The tramp cowered against the dumpster that would soon be his tomb.

Phoebe Kommenos loomed over him. The little dog was dead at her feet – her bare feet; she had kicked off her stylish but rather impractical heels for this – and there was a light smattering of blood on her knuckles already. His blood, of course.

She was alone, now. Her girlfriends had gone, or rather, she had sent them away when she sensed that her desire for amusement was about to outstrip their own. Her mother had taught her to be aware of when her predilections were going beyond society's indulgence of the same; some things you had to hide if you wanted to be accepted in polite society.

That was why she had used to vent her frustrations on Ashley, behind closed doors where no one could see and no one could hear but mother and Philonoe, neither of whom cared. Ashley was dead now, of course, along with mother and her sister; the little idiot had left a fire burning and gotten them all killed. She missed them all. She missed her mother, and she missed her sweet, dear sister who had been so much a better person than Phoebe and yet had never judged her or reviled her. But she missed Ashley most of all. She missed having someone upon whom she could vent without consequence or without having to be careful.
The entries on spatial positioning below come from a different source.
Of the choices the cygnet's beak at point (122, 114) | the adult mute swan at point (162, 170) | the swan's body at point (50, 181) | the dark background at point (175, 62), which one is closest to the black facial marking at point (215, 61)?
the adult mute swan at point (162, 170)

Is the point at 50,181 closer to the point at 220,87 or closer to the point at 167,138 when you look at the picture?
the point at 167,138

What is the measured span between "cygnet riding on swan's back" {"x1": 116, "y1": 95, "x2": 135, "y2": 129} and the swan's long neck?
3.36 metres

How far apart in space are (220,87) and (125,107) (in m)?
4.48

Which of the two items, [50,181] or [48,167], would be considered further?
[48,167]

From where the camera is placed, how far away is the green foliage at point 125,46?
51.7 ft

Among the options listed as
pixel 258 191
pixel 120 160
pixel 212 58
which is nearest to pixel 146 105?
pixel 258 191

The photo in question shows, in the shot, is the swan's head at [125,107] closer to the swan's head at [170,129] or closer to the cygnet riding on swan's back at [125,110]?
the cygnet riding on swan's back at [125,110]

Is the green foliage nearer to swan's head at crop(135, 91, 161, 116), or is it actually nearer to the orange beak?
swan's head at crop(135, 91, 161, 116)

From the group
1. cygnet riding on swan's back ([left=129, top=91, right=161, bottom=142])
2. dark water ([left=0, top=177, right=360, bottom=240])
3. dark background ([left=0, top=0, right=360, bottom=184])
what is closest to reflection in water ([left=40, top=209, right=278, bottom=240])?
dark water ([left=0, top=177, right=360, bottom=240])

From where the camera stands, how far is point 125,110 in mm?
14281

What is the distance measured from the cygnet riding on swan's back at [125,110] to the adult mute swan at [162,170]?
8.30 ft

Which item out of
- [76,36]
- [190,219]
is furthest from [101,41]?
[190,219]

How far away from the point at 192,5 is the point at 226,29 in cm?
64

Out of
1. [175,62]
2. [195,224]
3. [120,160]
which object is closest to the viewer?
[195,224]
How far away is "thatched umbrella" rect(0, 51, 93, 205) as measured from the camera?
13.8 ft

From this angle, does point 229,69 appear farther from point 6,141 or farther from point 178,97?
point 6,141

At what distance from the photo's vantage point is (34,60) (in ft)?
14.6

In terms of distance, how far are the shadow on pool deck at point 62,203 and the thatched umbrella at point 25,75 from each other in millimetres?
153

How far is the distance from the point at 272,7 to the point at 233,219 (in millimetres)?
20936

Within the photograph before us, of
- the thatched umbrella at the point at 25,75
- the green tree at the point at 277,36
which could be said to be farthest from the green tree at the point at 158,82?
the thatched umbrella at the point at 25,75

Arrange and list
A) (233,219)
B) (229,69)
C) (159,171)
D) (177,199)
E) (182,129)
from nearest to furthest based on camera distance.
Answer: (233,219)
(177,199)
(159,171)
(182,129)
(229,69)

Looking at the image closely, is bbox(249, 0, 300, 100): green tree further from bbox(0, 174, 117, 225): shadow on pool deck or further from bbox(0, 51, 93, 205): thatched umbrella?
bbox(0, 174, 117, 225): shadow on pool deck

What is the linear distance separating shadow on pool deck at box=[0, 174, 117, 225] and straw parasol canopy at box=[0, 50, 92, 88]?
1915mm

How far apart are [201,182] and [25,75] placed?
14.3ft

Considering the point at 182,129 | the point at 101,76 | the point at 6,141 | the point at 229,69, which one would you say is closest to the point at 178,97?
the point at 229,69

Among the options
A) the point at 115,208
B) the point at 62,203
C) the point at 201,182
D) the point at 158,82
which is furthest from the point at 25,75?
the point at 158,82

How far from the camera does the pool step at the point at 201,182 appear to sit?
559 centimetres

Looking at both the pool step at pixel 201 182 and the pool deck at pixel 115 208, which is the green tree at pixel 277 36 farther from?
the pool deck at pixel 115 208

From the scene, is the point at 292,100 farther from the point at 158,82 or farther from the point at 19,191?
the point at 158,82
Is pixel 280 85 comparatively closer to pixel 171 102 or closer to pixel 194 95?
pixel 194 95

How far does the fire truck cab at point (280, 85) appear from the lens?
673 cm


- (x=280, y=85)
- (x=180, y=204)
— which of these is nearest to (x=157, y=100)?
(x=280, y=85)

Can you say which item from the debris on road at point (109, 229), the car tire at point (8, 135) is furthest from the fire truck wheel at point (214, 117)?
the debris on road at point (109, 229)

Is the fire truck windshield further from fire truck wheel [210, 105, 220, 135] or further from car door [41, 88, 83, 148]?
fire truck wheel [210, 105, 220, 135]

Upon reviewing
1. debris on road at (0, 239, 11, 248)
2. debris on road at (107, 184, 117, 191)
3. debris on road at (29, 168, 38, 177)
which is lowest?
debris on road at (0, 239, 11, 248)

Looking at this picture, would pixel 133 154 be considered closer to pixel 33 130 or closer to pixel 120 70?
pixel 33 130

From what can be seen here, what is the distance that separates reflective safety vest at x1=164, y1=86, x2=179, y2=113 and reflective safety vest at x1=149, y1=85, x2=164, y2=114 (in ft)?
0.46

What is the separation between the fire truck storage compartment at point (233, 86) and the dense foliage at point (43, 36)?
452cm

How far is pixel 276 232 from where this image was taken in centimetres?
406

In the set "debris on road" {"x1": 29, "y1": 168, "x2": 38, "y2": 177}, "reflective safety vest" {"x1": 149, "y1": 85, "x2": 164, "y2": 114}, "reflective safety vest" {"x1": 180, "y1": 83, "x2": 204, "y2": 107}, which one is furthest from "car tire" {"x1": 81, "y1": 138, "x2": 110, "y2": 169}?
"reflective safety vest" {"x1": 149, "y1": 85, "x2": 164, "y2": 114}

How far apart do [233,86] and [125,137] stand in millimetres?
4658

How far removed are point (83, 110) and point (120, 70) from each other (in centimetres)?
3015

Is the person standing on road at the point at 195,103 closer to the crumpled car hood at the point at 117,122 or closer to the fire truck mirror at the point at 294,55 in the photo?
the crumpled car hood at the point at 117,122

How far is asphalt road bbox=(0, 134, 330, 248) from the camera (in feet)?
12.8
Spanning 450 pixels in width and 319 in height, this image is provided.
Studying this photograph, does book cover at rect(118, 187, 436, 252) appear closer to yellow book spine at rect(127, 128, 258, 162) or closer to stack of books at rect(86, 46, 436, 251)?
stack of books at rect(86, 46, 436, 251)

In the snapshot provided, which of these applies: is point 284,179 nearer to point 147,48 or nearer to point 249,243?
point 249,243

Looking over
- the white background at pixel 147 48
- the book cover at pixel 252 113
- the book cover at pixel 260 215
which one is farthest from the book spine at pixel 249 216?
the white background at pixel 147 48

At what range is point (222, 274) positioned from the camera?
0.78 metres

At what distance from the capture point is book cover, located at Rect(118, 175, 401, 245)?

Not even Mal afforded her that luxury; there were some things her teammates wouldn't ignore, some things that General Ironwood wouldn't tolerate, even if she was just a filthy faunus. But then, he had a fondness for those animals, didn't he?

And so Phoebe had to be careful. She had to hold it in. She had to hide, to control herself. But there were times… there were times when she just needed to let it out. And nobody was going to miss some vagabond from off the street or ask too many questions when he turned up dead. Nobody cared about riffraff like this.

That damned faunus had humiliated her, and for the second time! Humiliated her in front of her teammates on the day they arrived and in front of her friends today. Phoebe would pay her back someday, somehow, the same way that she knew with absolute certainty that she was going to pay Pyrrha back for all the humiliations that Phoebe had suffered at her hands.

And in the meantime, this would make her feel so much better.

Her hands clenched into fists as she advanced upon the helpless man before her.